A SMALL DARK PLACE
Villard / 340 pages / 1st edition (October 7, 1997)
Remember the first time you read Stephen King or Robert McCammon? That kind of guilty feeling you got from enjoying something so twisted, reading voraciously through while witnessing cruelty and suffering? If you worked your way through that unsettling response, you’re probably ready for A Small Dark Place. If you’re still not comfortable with the experience, you may want to think twice about it. And if the mere idea of children in peril upsets you, you should definitely pass this one over for something more tame. Don’t worry — there are plenty of those around.
This will be your last warning.
Perhaps it’s just me, but deep down there lurks the irrational fear that I will end up a bag lady, pushing a rusty cart around, and sleeping in a doorway. Like I said: it’s my own absurd fear… or it may have been the phobia of every panhandler you try to ignore. There is a fine line that separates us from poverty. Is it a line you would do anything not to cross? To keep your family from the streets, would you accept a tragedy now to ensure prosperity later?
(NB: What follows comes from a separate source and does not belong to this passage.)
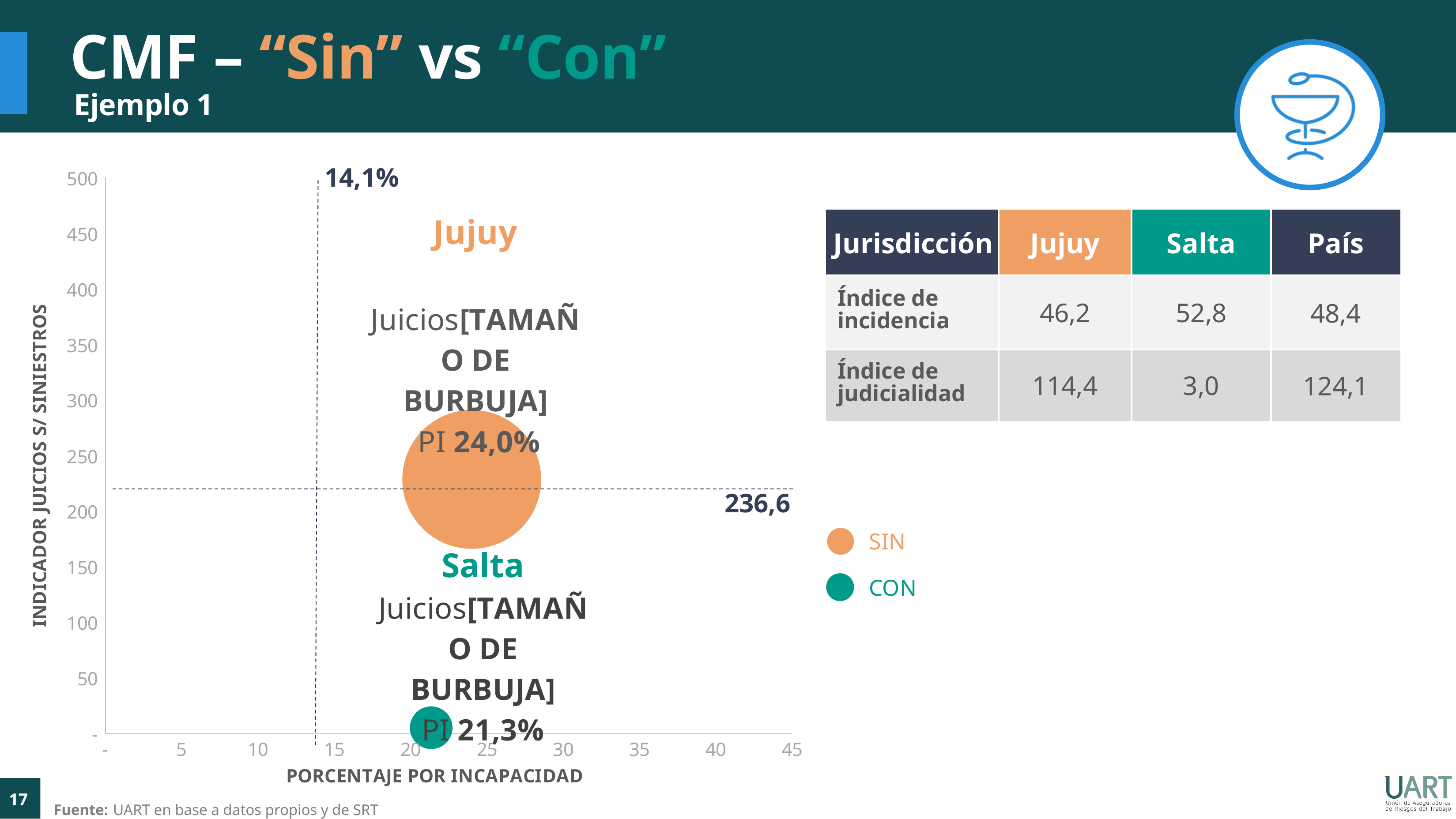
What is the title of the chart's horizontal axis? PORCENTAJE POR INCAPACIDAD How many series does the chart legend list? 2 What value is labelled on the horizontal dashed reference line of the chart? 236,6 What PI value is labelled on the Salta bubble? 21,3% What PI value is labelled on the Jujuy bubble? 24,0% What is the difference between the PI values of Jujuy and Salta? 2,7 percentage points Which jurisdiction has the higher PI value on the chart, Jujuy or Salta? Jujuy How many bubbles are plotted on the chart? 2 Is the Jujuy bubble's value on the vertical axis greater or less than 200? greater What kind of chart is shown on the left of the slide? bubble chart Is the Salta bubble's value on the vertical axis greater or less than 50? less Which bubble sits higher on the 'Indicador juicios s/ siniestros' axis, Jujuy or Salta? Jujuy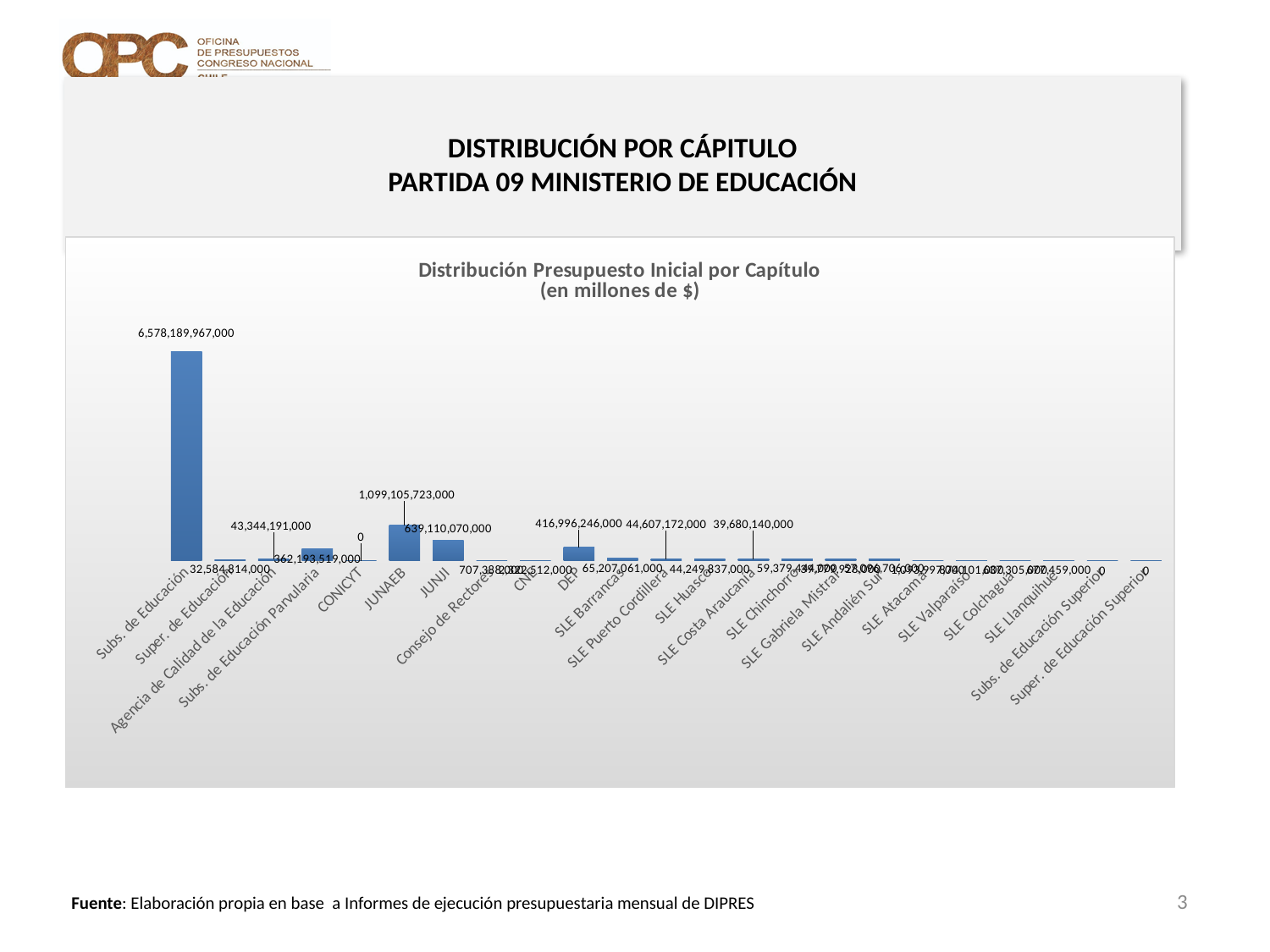
What is the value for Subs. de Educación Parvularia? 362,193,519,000 What is the value for JUNJI? 639,110,070,000 What is the difference between the values for JUNAEB and JUNJI? 459,995,653,000 What is the title of the chart? Distribución Presupuesto Inicial por Capítulo (en millones de $) Which category has the highest value? Subs. de Educación What kind of chart is this? Bar chart How many categories are shown on the x axis? 23 What is the value for CONICYT? 0 Which is larger, JUNAEB or JUNJI? JUNAEB What is the value for DEP? 416,996,246,000 What is the value for JUNAEB? 1,099,105,723,000 What is the value for Subs. de Educación? 6,578,189,967,000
The Wileys began a slow slide into failure years ago. Their last hope (hastened by a banker with an old grudge) has failed and they face total financial ruin. Desperation and homelessness motivate Sandra to devise a plan that could save them all. Unfortunately, it is a vile plan, a plan that will risk the life of one of their two young children. The idea is so horrific, it takes days to convince her husband Peter to put it into action. Only when the scheme is fully prepared, does Peter give in to his misgivings and decide to abort. Too late. Fate has sprung the trap for them.
The media circus is everything they had hoped for, the peril much deadlier than they envisioned. When the last ditch rescue succeeds, it appears to be a miracle. And maybe it is, but nothing will ever be the same for the Wileys. And poverty may have been the better choice.
In the turn of a page, fifteen years pass. Prosperity has found the Wileys, but so has their past. The product of their cruel set-up is more than they realised and deadlier than they ever imagined. The Wileys’ vultures have come home to roost.
It will be a homecoming few will ever forget and fewer still will survive. The climax will make Carrie’s prom scene seem like a light appetiser to the real event. It’s mayhem that makes you nostalgic for Michael McDowell’s early works.
This is what horror is all about. It’s dread and carnage on the grand scale of the masters of terror. A compulsive read, if an imperfect product; the atrocities of the human creatures outweigh any fantastical factor Schenk could devise. The creepy, imagined frights waiting for us in the dark pale in comparison to the cruelty the average person is capable of rationalising and inflicting.